***** Texte à analyser *****

De passage à Paris dans le cadre d’une série de collaborations internationales, tout juste remis du lancement de l’énorme single « Shine Your Light » avec Akon et David Guetta, le DJ et producteur a pris le temps de nous rencontrer pour nous en dire plus sur sa vie avant « Jerusalema », et ce qu’on peut désormais attendre de lui dans un futur proche. Ce qui frappe au prime abord, c’est que Master KG est à l’image de sa propre musique : radieux et calme. Il s’assoit face à nous, grand sourire aux lèvres, l’air enjoué, et un enthousiasme non feint à parler de sa carrière musicale. D’ailleurs, plus on discute, plus il devient évident que Master KG et le phénomène qui l’entoure sont bien plus que le résultat d’un simple effet domino. En réalité, il s’agirait plutôt d’un heureux mélange de destin et détermination. Master KG lève pour nous le voile sur ses humble débuts, ses inspirations musicales, son premier essai (conclusif) en matière de production de tube (« Skeleton Bones »), et son nouveau statut d’ambassadeur mondial de la musique d’Afrique du Sud.
Peux-tu nous parler de tes origines, et de tes débuts dans la musique ?

***** Informations fournies *****

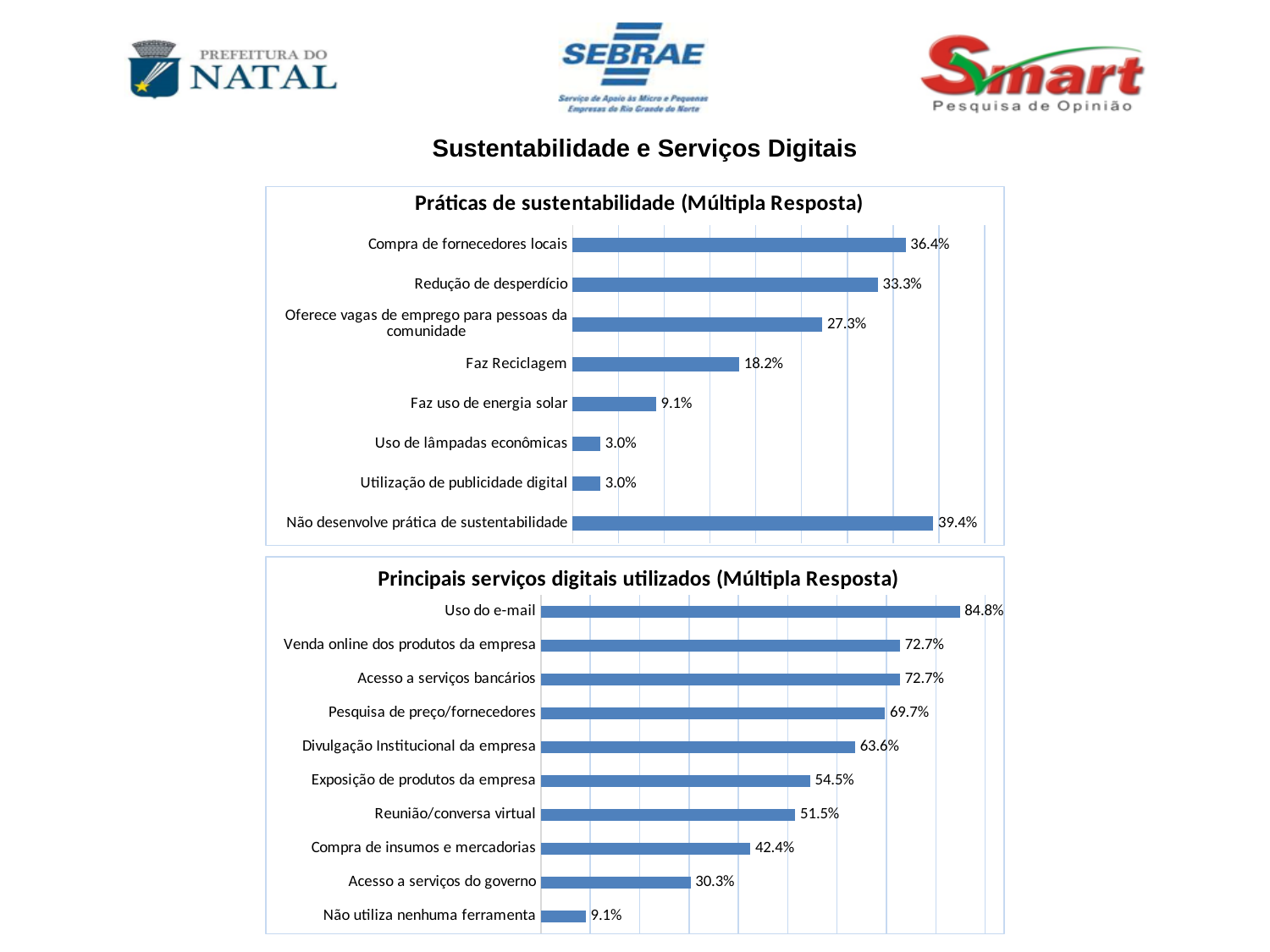
In the 'Práticas de sustentabilidade (Múltipla Resposta)' chart, what is the value for 'Faz uso de energia solar'? 9.1% In the 'Principais serviços digitais utilizados (Múltipla Resposta)' chart, which is larger: 'Reunião/conversa virtual' or 'Compra de insumos e mercadorias'? Reunião/conversa virtual In the 'Práticas de sustentabilidade (Múltipla Resposta)' chart, what is the difference between 'Redução de desperdício' and 'Faz Reciclagem'? 15.1% In the 'Principais serviços digitais utilizados (Múltipla Resposta)' chart, which category has the lowest value? Não utiliza nenhuma ferramenta In the 'Práticas de sustentabilidade (Múltipla Resposta)' chart, how many categories are shown? 8 In the 'Práticas de sustentabilidade (Múltipla Resposta)' chart, which category has the highest value? Não desenvolve prática de sustentabilidade In the 'Principais serviços digitais utilizados (Múltipla Resposta)' chart, what is the value for 'Divulgação Institucional da empresa'? 63.6% In the 'Principais serviços digitais utilizados (Múltipla Resposta)' chart, what is the value for 'Uso do e-mail'? 84.8% In the 'Principais serviços digitais utilizados (Múltipla Resposta)' chart, what is the difference between 'Uso do e-mail' and 'Acesso a serviços do governo'? 54.5% In the 'Principais serviços digitais utilizados (Múltipla Resposta)' chart, how many categories are shown? 10 What type of chart is the 'Principais serviços digitais utilizados (Múltipla Resposta)' chart? Bar chart In the 'Práticas de sustentabilidade (Múltipla Resposta)' chart, what is the value for 'Compra de fornecedores locais'? 36.4%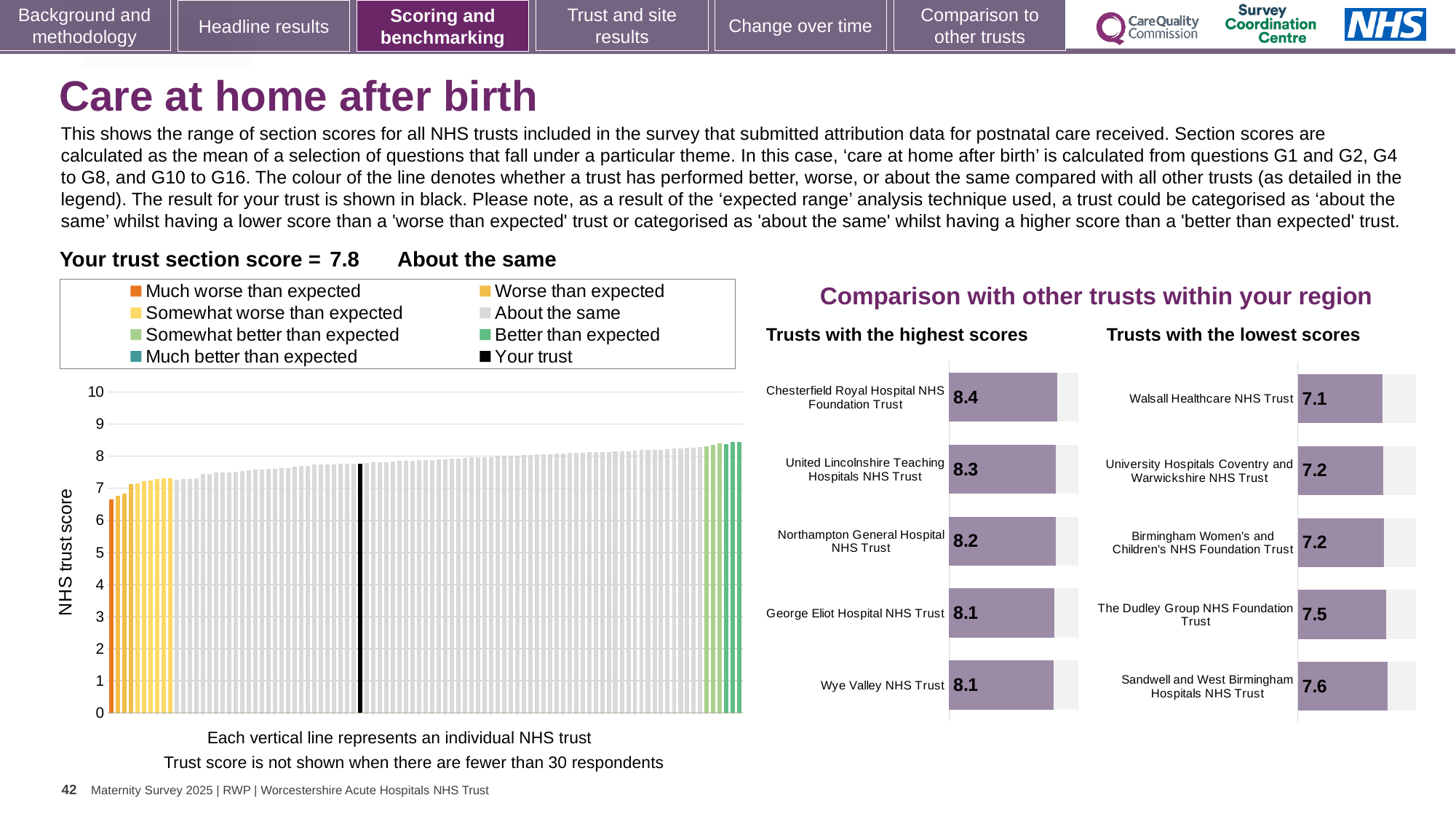
On the 'Trusts with the lowest scores' chart, what is the difference between the scores for Sandwell and West Birmingham Hospitals NHS Trust and Walsall Healthcare NHS Trust? 0.5 On the 'Trusts with the highest scores' chart, which trust has the highest score? Chesterfield Royal Hospital NHS Foundation Trust What is the difference between the score for Chesterfield Royal Hospital NHS Foundation Trust on the 'Trusts with the highest scores' chart and the score for Walsall Healthcare NHS Trust on the 'Trusts with the lowest scores' chart? 1.3 On the 'Trusts with the lowest scores' chart, what is the score for Walsall Healthcare NHS Trust? 7.1 On the main chart on the left, what is the section score for your trust (the black bar)? 7.8 On the 'Trusts with the highest scores' chart, which has the larger score: Northampton General Hospital NHS Trust or Wye Valley NHS Trust? Northampton General Hospital NHS Trust On the 'Trusts with the lowest scores' chart, what is the score for The Dudley Group NHS Foundation Trust? 7.5 On the main chart on the left, is the value of the lowest bar greater or less than 7? less On the 'Trusts with the lowest scores' chart, which trust has the lowest score? Walsall Healthcare NHS Trust On the 'Trusts with the highest scores' chart, what is the score for Chesterfield Royal Hospital NHS Foundation Trust? 8.4 How many trusts are shown on the 'Trusts with the lowest scores' chart? 5 How many entries does the legend of the main chart on the left list? 8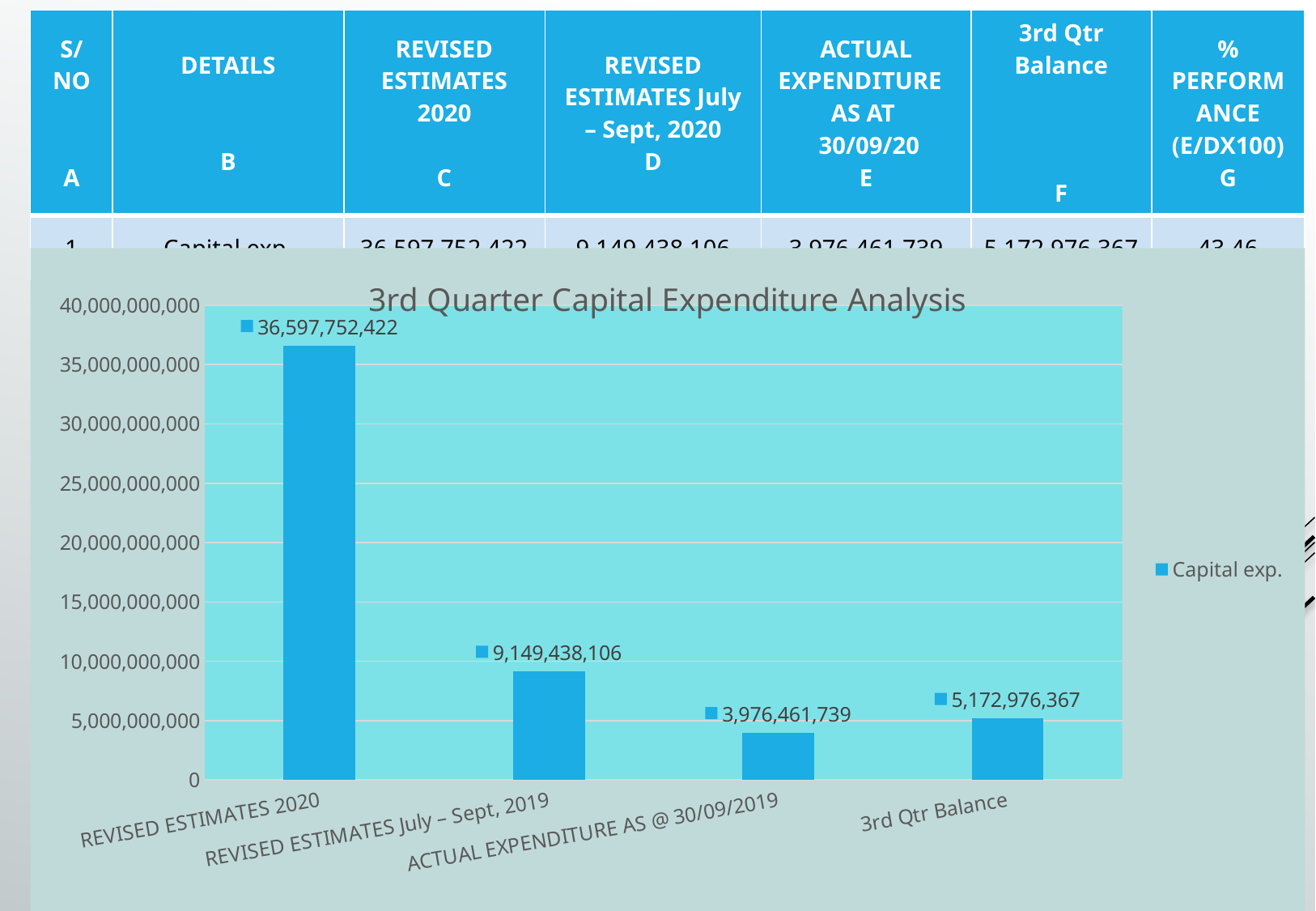
What is the value shown for 3rd Qtr Balance? 5,172,976,367 Which category has the highest value in the chart? REVISED ESTIMATES 2020 What is the value of the ACTUAL EXPENDITURE AS @ 30/09/2019 bar? 3,976,461,739 What is the difference between REVISED ESTIMATES July – Sept, 2019 and ACTUAL EXPENDITURE AS @ 30/09/2019? 5,172,976,367 Which is larger, the 3rd Qtr Balance or the ACTUAL EXPENDITURE AS @ 30/09/2019? 3rd Qtr Balance What is the difference between the 3rd Qtr Balance and ACTUAL EXPENDITURE AS @ 30/09/2019 values? 1,196,514,628 How many categories are plotted in the chart? 4 What is the value shown for REVISED ESTIMATES July – Sept, 2019? 9,149,438,106 What type of chart is shown on the slide? Bar chart What is the title of the chart? 3rd Quarter Capital Expenditure Analysis What is the value of the REVISED ESTIMATES 2020 bar? 36,597,752,422 Which category has the lowest value in the chart? ACTUAL EXPENDITURE AS @ 30/09/2019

*****

Travail demandé.
• A. Résumez sous forme de liste le paragraphe du texte sur Master KG qui commence par « De passage à Paris », en conservant ses faits essentiels.
• B. Répondez aux questions suivantes d'après le texte sur Master KG :
(i) Avec quels artistes Master KG a-t-il lancé le single « Shine Your Light » ?
(ii) Quels deux adjectifs décrivent à la fois Master KG et sa musique ?
(iii) Quel titre constitue son premier essai en matière de production de tube ?
• C. Poursuivez le texte sur Master KG à partir de la question sur ses origines et ses débuts dans la musique.

Corrigé de l'exercice.
• A.
- De passage à Paris pour une série de collaborations internationales, le DJ et producteur vient de lancer le single « Shine Your Light » avec Akon et David Guetta.
- Il accepte une rencontre pour évoquer sa vie avant « Jerusalema » et ses projets à venir.
- Comme sa musique, Master KG se montre radieux et calme, souriant et enthousiaste à l'idée de parler de sa carrière.
- Son succès relève moins d'un simple effet domino que d'un mélange de destin et de détermination.
- Il évoque ses débuts modestes, ses inspirations musicales, son premier tube produit (« Skeleton Bones ») et son statut d'ambassadeur mondial de la musique sud-africaine.

• B.
(i) Avec Akon et David Guetta.
(ii) Radieux et calme.
(iii) « Skeleton Bones ».

• C.
Je suis né à Kelis, un village situé dans la province de Limpopo, près de Tzaneen en Afrique du Sud. Mon enfance au village n’a pas été facile, car les choses n’allaient pas pour le mieux : ma mère était la seule à travailler dans le foyer et devait aussi s’occuper de moi, de mon frère, de ma petite soeur, de ma grand-mère et de ses deux filles. C’est ma mère qui nous permettait de manger à notre faim. Alors tu peux facilement imaginer la difficulté de notre situation. Elle travaillait dans un hôtel et bien qu’ils ne la payaient pas suffisamment, elle parvenait à nous faire dormir le ventre plein. C’est sans doute une des choses qui m’a poussé à travailler toujours plus dur dans le monde de la musique.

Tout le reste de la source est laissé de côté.